Que se passe-t-il à hauteur d’enfants ? Des expériences, des incompréhensions, des peurs, des exclusions intégrées et dites par un « je » qui ne connaît pas la chronologie, et rencontre des sons qui ne collent pas encore aux sens : « Je m’intéresse aux ‘meurtrières’ et aux ‘oubliettes’ ». La fable évolutionniste est rejetée. On est dans l’instant, dans un présent dilaté qui n’a pas encore accès au futur et à la projection. Ce savoir branché sur la sensation y est d’une immensité effrayante. Tout se sait par intuition : la mort et son goût de cendre, le sexe caché en des chambres toujours plus noires, le dressage que constitue le système scolaire, la famille comme le lieu d’aliénations reproduites. L’enfant, étiqueté par les adultes, déchire le signe : dans sa langue en résistance, le signifié échappe toujours au signifiant, et le signifiant s’échappe de signifié en signifié. Rien n’échappe à la vigilance d’une gamine effrontée, même dans son silence et sa retenue. Elle a affronté le monde des grands, et la grande qu’elle est devenue affronte désormais une langue qui a perdu de sa hauteur. Dépliée, amincie, surfacée, dévolumée, c’est une langue tapie dans la langue qui dit la justesse des apparitions, et leur persistance malgré les années. Quelque chose noir n’en finit pas de surgir et n’a pas encore de mots. L’enfant pas plus que l’adulte ne peut identifier cette masse d’angoisse : « Jusqu’à ce que je ne bouge plus pour toujours ». Interminablement, l’enfant a peut-être crié ; l’adulte casse la syntaxe, supprime les connecteurs, et ce quelque chose, s’il n’a rien perdu de sa noirceur mutique, a gagné en clarté vibrante et expressive.

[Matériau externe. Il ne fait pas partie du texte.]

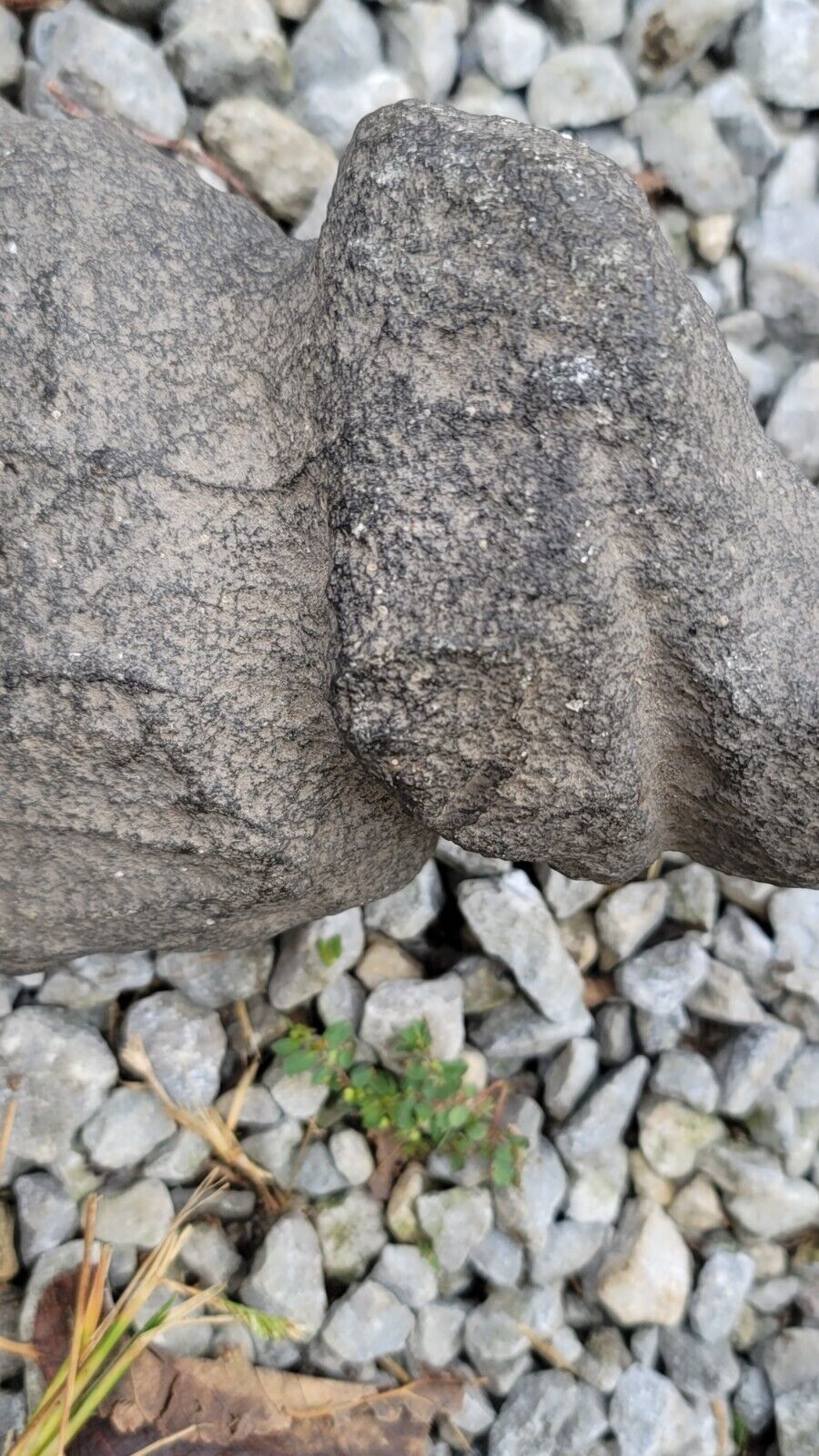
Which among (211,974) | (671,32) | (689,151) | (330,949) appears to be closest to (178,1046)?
(211,974)

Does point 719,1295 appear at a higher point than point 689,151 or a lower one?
lower

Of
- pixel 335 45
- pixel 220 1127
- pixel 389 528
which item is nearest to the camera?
pixel 389 528

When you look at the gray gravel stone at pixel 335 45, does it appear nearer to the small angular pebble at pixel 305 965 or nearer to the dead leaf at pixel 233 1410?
the small angular pebble at pixel 305 965

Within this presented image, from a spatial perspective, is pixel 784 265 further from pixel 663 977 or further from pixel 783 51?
pixel 663 977

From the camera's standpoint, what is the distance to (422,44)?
1686mm

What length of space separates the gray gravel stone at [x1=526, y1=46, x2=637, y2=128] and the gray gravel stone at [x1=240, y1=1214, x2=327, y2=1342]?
5.18 ft

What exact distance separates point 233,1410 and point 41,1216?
299 mm

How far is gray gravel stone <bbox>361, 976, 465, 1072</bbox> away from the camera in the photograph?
1442mm

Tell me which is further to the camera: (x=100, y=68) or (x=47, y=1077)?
(x=100, y=68)

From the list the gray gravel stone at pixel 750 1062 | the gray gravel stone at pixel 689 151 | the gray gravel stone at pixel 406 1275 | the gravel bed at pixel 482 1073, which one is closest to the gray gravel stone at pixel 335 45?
the gravel bed at pixel 482 1073

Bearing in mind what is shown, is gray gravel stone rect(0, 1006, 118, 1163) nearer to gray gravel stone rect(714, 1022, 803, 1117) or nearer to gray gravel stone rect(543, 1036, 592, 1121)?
gray gravel stone rect(543, 1036, 592, 1121)

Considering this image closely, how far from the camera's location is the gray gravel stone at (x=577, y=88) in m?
1.75

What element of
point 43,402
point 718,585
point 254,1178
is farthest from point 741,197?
point 254,1178

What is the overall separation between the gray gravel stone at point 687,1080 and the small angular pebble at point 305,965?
0.47 metres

Remarques pourrait être le sous-titre de ce fragment d’autobiographie plate : l’histoire de l’enfance se superpose à l’invention d’une langue au plus près d’une conscience devinant les mots, et les déviant vers un « milieu » insituable. Entre ici et là, hier et maintenant, eux et moi, lui et je, la chambre offre son espace physique et métaphysique.